Ebola risk remains low in England: surveillance and support continues
PHE is monitoring the Ebola Virus Disease (EVD, Ebola) outbreak in West Africa. The risk to the UK remains very low.
No cases of imported Ebola have ever been reported in the UK. Ebola is a form of viral haemorrhagic fever and currently more than 1000 cases have been reported in Guinea, Liberia and Sierra Leone, of which there have been more than 650 deaths. This is the first documented Ebola outbreak in West Africa, and it is the largest ever known outbreak of this disease.
PHE continues to work with government colleagues, the World Health Organization and a wide range of partners including UNICEF, Médecins Sans Frontières, to provide support to the affected countries. By the end of August, PHE will have deployed 10 staff to the affected areas, providing virological and epidemiological support.
Within the UK, PHE has informed medical practitioners about the situation in West Africa and requested they remain vigilant for unexplained illness in those who have visited the affected area, and actions to take in the event of a possible case. PHE has also provided advice for humanitarian workers planning to work in areas affected, and continues to engage with the Sierra Leone diaspora in England.
Advice has already been issued to Immigration Removal Centres on carrying out health assessments for people who may have previously been in Ebola outbreak areas within the preceding 21 days. In light of the ongoing outbreak, PHE will continue to liaise with the Border Agency and Port Health, to update guidance for staff working in airports and ports.

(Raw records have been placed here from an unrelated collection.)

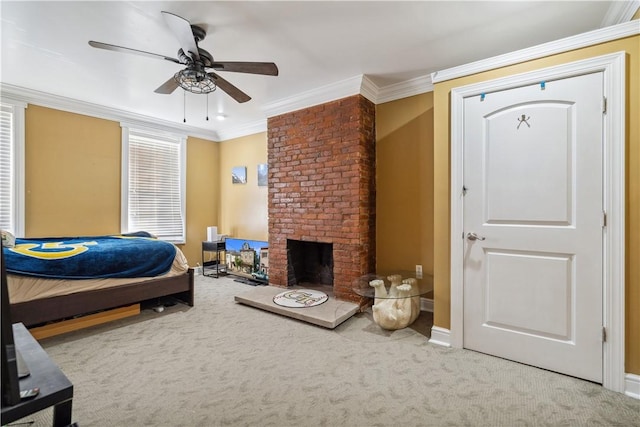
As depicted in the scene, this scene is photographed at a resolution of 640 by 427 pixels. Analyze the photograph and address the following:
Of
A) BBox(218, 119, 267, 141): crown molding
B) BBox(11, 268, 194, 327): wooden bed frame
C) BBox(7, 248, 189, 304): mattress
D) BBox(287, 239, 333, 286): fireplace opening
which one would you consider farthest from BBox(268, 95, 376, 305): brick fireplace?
BBox(7, 248, 189, 304): mattress

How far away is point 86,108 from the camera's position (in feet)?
12.8

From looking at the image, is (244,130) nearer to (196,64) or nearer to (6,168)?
(196,64)

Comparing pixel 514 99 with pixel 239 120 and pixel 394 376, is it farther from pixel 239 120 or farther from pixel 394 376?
pixel 239 120

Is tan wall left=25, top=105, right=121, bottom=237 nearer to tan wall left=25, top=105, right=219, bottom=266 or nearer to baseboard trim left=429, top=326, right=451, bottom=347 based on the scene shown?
tan wall left=25, top=105, right=219, bottom=266

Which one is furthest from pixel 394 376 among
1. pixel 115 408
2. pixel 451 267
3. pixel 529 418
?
pixel 115 408

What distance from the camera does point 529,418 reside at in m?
1.59

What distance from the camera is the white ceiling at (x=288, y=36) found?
6.77ft

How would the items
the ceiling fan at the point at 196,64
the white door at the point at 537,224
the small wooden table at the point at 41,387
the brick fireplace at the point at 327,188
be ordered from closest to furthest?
the small wooden table at the point at 41,387 < the white door at the point at 537,224 < the ceiling fan at the point at 196,64 < the brick fireplace at the point at 327,188

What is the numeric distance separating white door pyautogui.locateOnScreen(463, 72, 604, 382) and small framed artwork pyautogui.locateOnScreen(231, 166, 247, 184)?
12.2 feet

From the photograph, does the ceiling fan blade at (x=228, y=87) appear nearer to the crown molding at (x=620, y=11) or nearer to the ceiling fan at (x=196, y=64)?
the ceiling fan at (x=196, y=64)

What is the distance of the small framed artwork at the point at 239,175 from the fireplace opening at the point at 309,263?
71.3 inches

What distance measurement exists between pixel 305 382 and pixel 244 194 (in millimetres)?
3720

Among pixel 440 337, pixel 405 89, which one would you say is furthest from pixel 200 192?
pixel 440 337

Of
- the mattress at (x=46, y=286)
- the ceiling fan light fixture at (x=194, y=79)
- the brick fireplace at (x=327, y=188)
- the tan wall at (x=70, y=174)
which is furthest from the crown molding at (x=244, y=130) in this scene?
the mattress at (x=46, y=286)
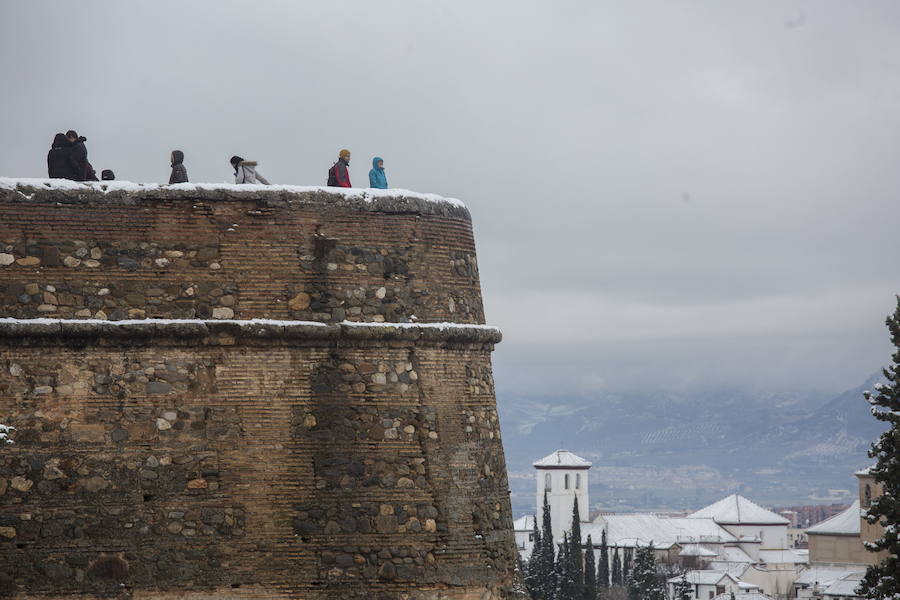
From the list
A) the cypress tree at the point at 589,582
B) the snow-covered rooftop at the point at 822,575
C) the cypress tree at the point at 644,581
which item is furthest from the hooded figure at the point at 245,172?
the snow-covered rooftop at the point at 822,575

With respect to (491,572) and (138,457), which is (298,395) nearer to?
(138,457)

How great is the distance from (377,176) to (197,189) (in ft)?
8.28

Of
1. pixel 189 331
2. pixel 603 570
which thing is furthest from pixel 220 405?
pixel 603 570

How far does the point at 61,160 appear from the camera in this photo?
46.5 ft

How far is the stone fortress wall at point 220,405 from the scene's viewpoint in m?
13.1

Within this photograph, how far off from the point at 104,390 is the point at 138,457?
2.09 ft

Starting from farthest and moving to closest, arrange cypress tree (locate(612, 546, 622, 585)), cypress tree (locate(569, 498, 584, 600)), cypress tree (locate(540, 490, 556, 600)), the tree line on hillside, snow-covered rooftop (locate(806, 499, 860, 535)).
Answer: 1. cypress tree (locate(612, 546, 622, 585))
2. snow-covered rooftop (locate(806, 499, 860, 535))
3. cypress tree (locate(540, 490, 556, 600))
4. cypress tree (locate(569, 498, 584, 600))
5. the tree line on hillside

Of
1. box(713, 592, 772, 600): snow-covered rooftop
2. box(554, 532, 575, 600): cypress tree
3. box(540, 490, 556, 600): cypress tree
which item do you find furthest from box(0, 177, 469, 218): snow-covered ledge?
box(713, 592, 772, 600): snow-covered rooftop

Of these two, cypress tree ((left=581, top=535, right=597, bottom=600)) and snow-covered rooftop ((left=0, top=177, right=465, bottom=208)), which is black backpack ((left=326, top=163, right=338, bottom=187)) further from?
cypress tree ((left=581, top=535, right=597, bottom=600))

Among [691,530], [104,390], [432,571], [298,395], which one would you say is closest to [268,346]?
[298,395]

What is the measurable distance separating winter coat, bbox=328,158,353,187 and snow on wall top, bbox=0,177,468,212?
3.00 feet

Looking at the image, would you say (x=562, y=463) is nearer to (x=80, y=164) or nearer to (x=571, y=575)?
(x=571, y=575)

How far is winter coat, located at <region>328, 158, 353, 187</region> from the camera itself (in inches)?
594

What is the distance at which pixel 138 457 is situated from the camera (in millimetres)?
13180
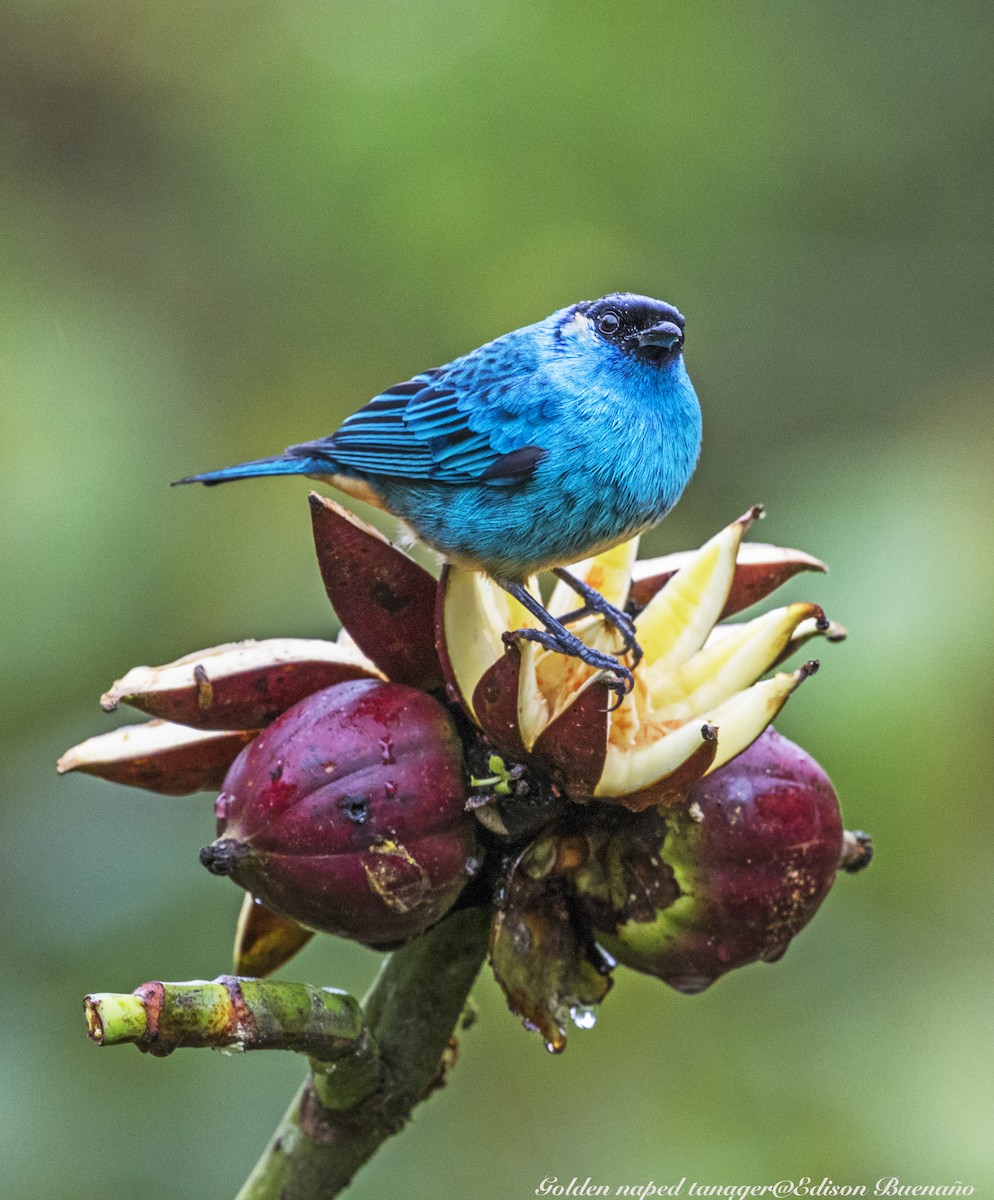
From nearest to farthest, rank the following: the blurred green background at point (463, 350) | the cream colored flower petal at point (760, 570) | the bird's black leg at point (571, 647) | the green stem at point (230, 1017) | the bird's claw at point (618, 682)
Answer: the green stem at point (230, 1017), the bird's claw at point (618, 682), the bird's black leg at point (571, 647), the cream colored flower petal at point (760, 570), the blurred green background at point (463, 350)

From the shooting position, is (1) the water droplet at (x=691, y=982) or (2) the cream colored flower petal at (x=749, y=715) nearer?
(2) the cream colored flower petal at (x=749, y=715)

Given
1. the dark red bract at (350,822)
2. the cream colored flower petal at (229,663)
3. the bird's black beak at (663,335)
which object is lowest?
the dark red bract at (350,822)

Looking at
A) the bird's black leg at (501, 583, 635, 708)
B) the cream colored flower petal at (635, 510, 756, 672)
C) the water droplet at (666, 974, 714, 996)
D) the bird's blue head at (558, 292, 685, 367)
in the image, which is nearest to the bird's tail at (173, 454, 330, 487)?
the bird's blue head at (558, 292, 685, 367)

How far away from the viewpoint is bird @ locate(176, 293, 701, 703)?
7.83 feet

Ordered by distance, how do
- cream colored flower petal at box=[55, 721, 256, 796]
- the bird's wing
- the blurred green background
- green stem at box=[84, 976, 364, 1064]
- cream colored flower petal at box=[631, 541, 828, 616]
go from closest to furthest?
green stem at box=[84, 976, 364, 1064]
cream colored flower petal at box=[55, 721, 256, 796]
cream colored flower petal at box=[631, 541, 828, 616]
the blurred green background
the bird's wing

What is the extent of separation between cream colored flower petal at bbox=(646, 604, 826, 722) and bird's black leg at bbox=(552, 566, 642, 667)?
0.05 meters

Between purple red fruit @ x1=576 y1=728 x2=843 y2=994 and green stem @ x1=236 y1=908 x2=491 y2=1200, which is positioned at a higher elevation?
purple red fruit @ x1=576 y1=728 x2=843 y2=994

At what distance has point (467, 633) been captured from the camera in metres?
1.69

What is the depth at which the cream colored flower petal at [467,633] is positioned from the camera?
166cm

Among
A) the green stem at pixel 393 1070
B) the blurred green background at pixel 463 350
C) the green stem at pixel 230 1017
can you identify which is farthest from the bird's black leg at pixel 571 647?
the blurred green background at pixel 463 350

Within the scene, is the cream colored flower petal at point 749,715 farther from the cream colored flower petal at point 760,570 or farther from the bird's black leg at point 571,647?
the cream colored flower petal at point 760,570

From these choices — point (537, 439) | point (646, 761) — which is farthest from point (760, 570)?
point (537, 439)

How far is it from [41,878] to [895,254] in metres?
2.89

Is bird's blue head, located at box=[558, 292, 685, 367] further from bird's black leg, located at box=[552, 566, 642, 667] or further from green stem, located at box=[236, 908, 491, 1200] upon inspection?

Cabin crew identifying a sick passenger with suspicion of infectious disease on board, as well as ground staff receiving the passenger at the destination, should follow the International Air Transport Association (IATA) guidelines for suspected communicable diseases.
Dr Brian McCloskey, director of global health at Public Health England, said:
The risk to UK travellers and people working in these countries of contracting Ebola is very low but we have alerted UK medical practitioners about the situation in West Africa and requested they remain vigilant for unexplained illness in those who have visited the affected area.
People who have returned from affected areas who have a sudden onset of symptoms such as fever, headache, sore throat and general malaise within three weeks of their return should immediately seek medical assistance.
Dr Paul Cosford, director for health protection at Public Health England said:
As we have seen with Middle Eastern Respiratory Syndrome, we have robust mechanisms in place for detecting and responding to any usual infections within the UK.
It is important to stress that no cases of imported Ebola have ever been reported in the UK, and the risk of any traveller to West Africa contracting Ebola is very low without direct contact with the blood or body fluids of an infected person.
Timeline of events:
- February 2014 - Outbreak of a haemorrhagic illness in south-east Guinea
- March 2014 - Outbreak of Ebola confirmed in south-east Guinea
- Later that month, tests confirm Ebola has spread into Liberia
- May 2014 - Sierra Leone confirms Ebola has spread to the Kailahun district, east of the country
- June 2014 - MSF declares the Ebola outbreak is out of control
- July 2014 – First case of Ebola confirmed in Nigeria
PHE has published a risk assessment of the current Ebola outbreak for the UK resident population and UK citizens in West Africa. PHE has also published advice for humanitarian workers working in the affected areas and also a general information factsheet.